Given request: Count the lines below that contain the word "position", treating uppercase and lowercase as different. Reply with the number only.

[Spatial question records]

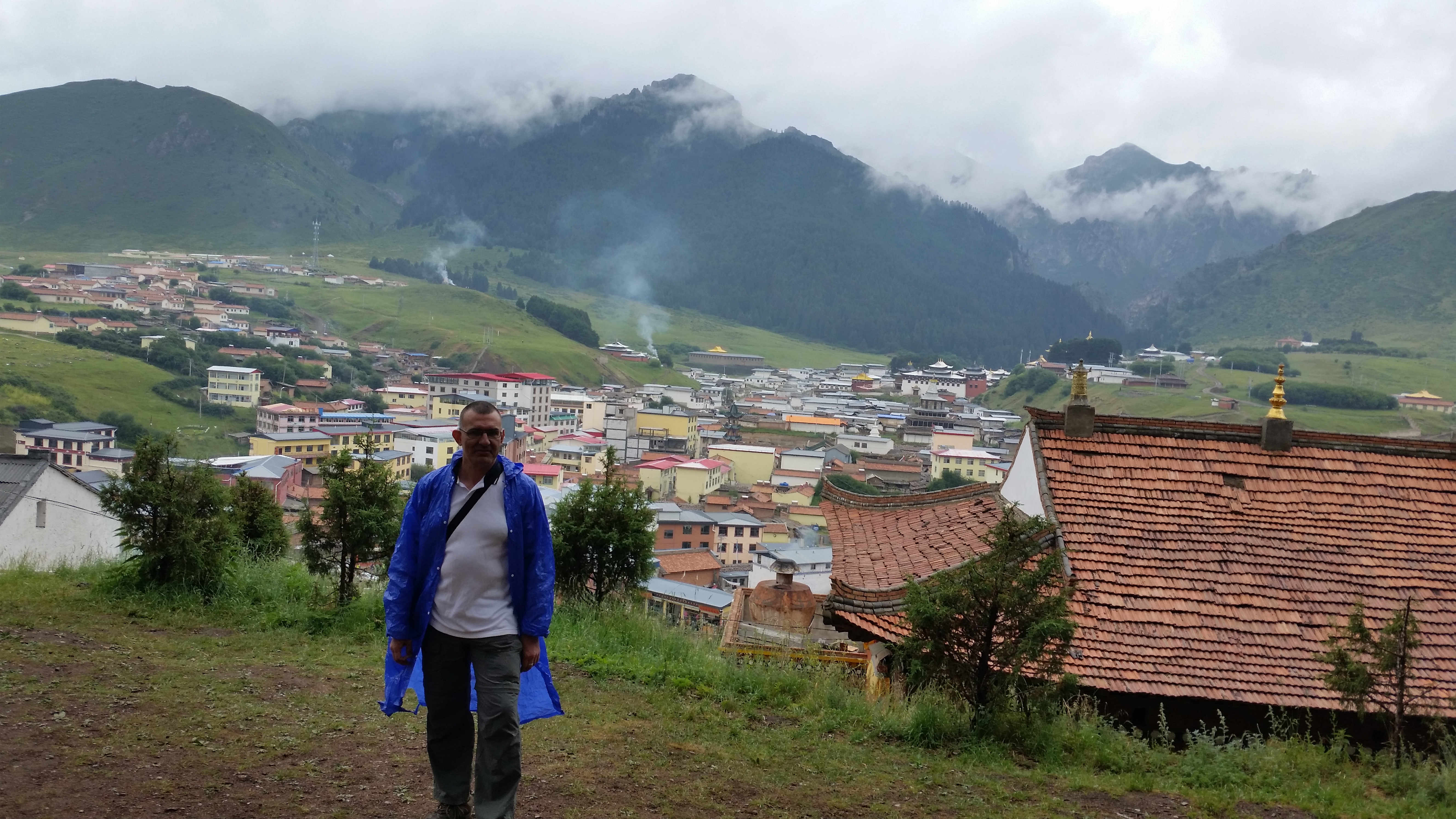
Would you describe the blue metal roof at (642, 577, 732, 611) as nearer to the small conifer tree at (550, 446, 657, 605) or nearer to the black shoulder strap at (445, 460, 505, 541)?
the small conifer tree at (550, 446, 657, 605)

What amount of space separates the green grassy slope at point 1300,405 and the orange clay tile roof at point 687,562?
34547 mm

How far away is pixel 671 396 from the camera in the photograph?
8575 cm

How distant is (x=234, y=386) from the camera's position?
65062mm

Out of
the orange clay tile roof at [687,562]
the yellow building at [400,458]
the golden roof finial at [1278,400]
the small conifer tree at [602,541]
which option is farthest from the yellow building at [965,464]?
the small conifer tree at [602,541]

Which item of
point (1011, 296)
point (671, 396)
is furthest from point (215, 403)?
point (1011, 296)

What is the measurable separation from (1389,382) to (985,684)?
319 feet

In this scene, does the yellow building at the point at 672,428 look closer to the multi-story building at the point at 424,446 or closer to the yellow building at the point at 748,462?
the yellow building at the point at 748,462

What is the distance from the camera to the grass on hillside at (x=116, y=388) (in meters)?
55.1

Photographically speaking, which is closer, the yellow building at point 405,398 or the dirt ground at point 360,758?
the dirt ground at point 360,758

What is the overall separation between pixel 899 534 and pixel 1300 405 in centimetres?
8077

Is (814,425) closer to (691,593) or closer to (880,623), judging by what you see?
(691,593)

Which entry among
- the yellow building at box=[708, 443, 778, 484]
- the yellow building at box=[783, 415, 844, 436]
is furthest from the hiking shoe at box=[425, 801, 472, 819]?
the yellow building at box=[783, 415, 844, 436]

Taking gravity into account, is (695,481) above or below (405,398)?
below

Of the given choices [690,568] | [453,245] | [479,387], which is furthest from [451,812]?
[453,245]
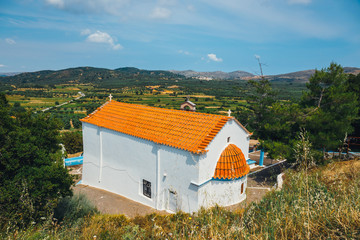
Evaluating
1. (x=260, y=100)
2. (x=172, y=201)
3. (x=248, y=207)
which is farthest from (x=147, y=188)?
(x=260, y=100)

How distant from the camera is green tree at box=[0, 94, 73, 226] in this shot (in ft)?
30.4

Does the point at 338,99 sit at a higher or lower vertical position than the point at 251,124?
higher

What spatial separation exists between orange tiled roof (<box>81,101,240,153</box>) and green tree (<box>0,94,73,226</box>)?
15.6 ft

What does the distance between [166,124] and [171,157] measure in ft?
8.35

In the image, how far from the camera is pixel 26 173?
10.2 meters

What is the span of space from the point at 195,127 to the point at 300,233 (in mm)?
9771

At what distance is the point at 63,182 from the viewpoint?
10961mm

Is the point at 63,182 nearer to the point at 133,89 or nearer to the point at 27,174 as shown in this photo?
the point at 27,174

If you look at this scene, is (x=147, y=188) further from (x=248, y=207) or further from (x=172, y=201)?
(x=248, y=207)

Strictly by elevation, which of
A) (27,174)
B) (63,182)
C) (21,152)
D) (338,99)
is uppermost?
(338,99)

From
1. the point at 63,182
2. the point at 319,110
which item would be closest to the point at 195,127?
the point at 63,182

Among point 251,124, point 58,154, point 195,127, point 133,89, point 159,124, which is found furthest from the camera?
point 133,89

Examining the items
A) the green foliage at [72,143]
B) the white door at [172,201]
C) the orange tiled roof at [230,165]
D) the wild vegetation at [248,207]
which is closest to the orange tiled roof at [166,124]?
the orange tiled roof at [230,165]

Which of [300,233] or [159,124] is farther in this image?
[159,124]
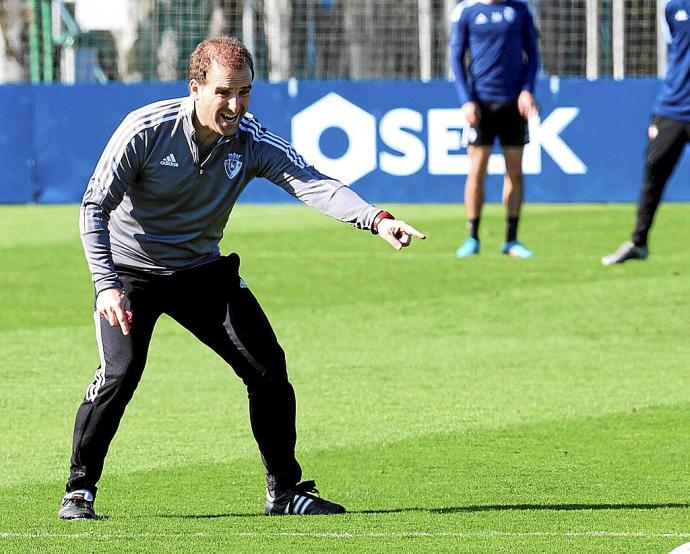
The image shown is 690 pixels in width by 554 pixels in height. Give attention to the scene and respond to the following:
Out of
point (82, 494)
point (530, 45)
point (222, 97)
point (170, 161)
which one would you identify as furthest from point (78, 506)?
point (530, 45)

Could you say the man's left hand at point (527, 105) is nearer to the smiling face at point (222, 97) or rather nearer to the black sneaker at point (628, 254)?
the black sneaker at point (628, 254)

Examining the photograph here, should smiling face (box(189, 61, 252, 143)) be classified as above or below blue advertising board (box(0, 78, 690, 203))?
above

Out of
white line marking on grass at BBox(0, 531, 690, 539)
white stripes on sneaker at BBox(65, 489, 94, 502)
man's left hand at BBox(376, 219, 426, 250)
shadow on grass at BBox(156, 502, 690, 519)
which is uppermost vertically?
man's left hand at BBox(376, 219, 426, 250)

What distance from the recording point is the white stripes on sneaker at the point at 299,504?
18.6ft

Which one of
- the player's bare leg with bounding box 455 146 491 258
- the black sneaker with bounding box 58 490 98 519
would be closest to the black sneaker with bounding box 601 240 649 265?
the player's bare leg with bounding box 455 146 491 258

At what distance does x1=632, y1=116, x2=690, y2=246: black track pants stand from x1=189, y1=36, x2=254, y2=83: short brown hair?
25.3 feet

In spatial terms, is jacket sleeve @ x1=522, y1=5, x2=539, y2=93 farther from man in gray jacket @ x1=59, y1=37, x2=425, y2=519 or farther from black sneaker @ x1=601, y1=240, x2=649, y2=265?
man in gray jacket @ x1=59, y1=37, x2=425, y2=519

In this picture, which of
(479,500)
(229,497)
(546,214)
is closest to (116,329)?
(229,497)

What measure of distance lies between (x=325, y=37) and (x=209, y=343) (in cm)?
1625

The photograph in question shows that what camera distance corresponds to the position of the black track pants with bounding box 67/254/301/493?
218 inches

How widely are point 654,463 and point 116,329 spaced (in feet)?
7.78

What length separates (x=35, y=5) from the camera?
22969mm

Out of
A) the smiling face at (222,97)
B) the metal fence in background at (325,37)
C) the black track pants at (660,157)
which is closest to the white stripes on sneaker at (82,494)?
the smiling face at (222,97)

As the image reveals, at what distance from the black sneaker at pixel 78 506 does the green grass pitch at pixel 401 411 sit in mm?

Reply: 3